A shallow clone gives you some `n` commits of history (and the objects that they point to). Using LFS allows you to have some `m` commits worth of large files.
If you want a completely distributed workflow, and have infinite local storage and infinite bandwidth, you can fetch all the large files when you do a normal `git fetch`. However, most people don't, so you can tweak this to get only parts of the local file history that you're interested in.
Indeed this is a trade off that requires some centralization, but so does your proposed solution of a shallow clone. This adds some subtlety and configurability around that.
Perhaps by adding a .git_sections file which keeps track of different sets of files you might want to checkout, but don't need to. You could have it that you could define different targets (and a default) such that say you are working on a large video-game you could have one repository for everything, but define a "artists" "programmers" and "full" target, where artists can keep their huge assets together with the rest of the repo and programmers can do shallow pulls, not constantly fetching asset files which may or may not be necessary for what they're working on.
Neat! Is there a way for me to serve those files so people can then use my repository as the authoritative source? I see that they still have the concepts of remotes, so maybe things are getting there?
git lfs push should work to push files new to the repo, but I'm not sure it works to push files that exists in the repo but are new to the server (because it is a new remote)
to us, things like git lfs encourage us to ensure there is an open source package that supports it, to keep the d in dvcs, so we'll add support to our community edition too
Gitlab giving me an alternative is awesome and commendable. If I will be able to clone a repo from github including all of the lfs then push it all to gitlab that would be better than nothing! Is github contributing to your effort to have an lfs server that is open and free?
Let me give an example of one way it hurts the existing git ecosystem. Someone decides to include their external source dependencies for their project as tarballs using lfs (which is probably dumb and not the use case that lfs is trying to support, but people will do it nonetheless). Now I want to mirror that repository inside of my companies firewall which hosts its git repositories using just git over ssh. Without lfs, I would just do 'git clone --mirror && git push --mirror' and I internally have a mirror that is easy to keep up-to-date, is dependable, supports extending the source in a way that is easy to contribute back, etc..
Now what options do I have with lfs (outside of gitlab)? Create a tarball with all the source +lfs in it? Create a new repository that doesn't use lfs and commit the files to that? Each of these is less than ideal and makes contributing back to the project harder.
Imagine instead a world where this happened: Github.com announces that they are adding large file support to git. These large files will be using an alternative object storage, but the existing git, http, and ssh protocols will be extended to support fetching these new objects. When support for it lands in the git mainline repository, suddenly everyone will be able to take advantage of it, regardless of how they choose to host their repositories!

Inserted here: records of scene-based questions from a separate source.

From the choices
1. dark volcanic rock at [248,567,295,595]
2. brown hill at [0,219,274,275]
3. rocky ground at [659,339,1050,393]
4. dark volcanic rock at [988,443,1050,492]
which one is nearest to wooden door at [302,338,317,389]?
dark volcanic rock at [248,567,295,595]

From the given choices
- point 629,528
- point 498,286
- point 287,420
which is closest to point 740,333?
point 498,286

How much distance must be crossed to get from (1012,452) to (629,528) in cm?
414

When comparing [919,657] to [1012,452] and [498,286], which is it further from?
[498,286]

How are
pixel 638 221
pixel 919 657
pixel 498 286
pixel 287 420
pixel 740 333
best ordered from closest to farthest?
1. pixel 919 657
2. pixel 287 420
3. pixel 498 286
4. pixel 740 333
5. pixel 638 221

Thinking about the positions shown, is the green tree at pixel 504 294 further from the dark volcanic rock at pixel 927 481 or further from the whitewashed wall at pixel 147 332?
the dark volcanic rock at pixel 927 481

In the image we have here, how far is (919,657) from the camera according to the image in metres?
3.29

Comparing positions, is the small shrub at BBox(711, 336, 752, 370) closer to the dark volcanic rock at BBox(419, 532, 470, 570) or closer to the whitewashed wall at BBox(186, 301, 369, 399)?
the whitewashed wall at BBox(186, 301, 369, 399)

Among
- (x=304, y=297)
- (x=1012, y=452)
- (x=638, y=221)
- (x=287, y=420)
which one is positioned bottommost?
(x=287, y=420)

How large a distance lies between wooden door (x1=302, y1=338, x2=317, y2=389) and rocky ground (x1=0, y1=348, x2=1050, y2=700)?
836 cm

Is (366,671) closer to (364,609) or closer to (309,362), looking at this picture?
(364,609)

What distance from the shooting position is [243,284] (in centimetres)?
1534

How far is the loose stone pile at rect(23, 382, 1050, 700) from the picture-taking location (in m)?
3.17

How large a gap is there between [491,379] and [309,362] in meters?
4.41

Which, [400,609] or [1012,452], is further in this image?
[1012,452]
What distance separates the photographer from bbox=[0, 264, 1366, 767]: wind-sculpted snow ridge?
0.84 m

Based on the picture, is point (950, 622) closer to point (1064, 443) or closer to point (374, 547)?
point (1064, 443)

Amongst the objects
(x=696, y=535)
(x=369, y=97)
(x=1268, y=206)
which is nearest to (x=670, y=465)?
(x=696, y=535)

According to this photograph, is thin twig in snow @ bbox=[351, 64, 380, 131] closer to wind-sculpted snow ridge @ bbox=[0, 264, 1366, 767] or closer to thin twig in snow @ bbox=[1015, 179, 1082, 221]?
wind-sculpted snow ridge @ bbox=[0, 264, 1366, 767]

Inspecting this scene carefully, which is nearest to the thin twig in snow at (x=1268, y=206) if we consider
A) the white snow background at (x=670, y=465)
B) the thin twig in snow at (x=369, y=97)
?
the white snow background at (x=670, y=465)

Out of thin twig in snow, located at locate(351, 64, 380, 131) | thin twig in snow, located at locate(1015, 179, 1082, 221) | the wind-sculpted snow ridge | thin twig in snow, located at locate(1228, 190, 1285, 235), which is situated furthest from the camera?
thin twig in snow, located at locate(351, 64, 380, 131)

I admire gitlab for creating an open source server implementation. I just wish that github would have done it a different way that would have been better for the overall git community (not just github users).
It appears to centralize a distributed version control with no option to continue to use it in a distributed fashion. What would be wrong with fixing/enhancing the existing git protocols to enable shallow fetching of a commit (I want commit A, but without objects B and C, which are huge). Git already fully supports working from a shallow clone (not the full history) so it wouldn't be too much of a stretch to make it work with shallow trees (I didn't fetch all of the objects).
I'm sure git LFS was the quickest way for github to support a use case, but I'm not sure it is the best thing for git.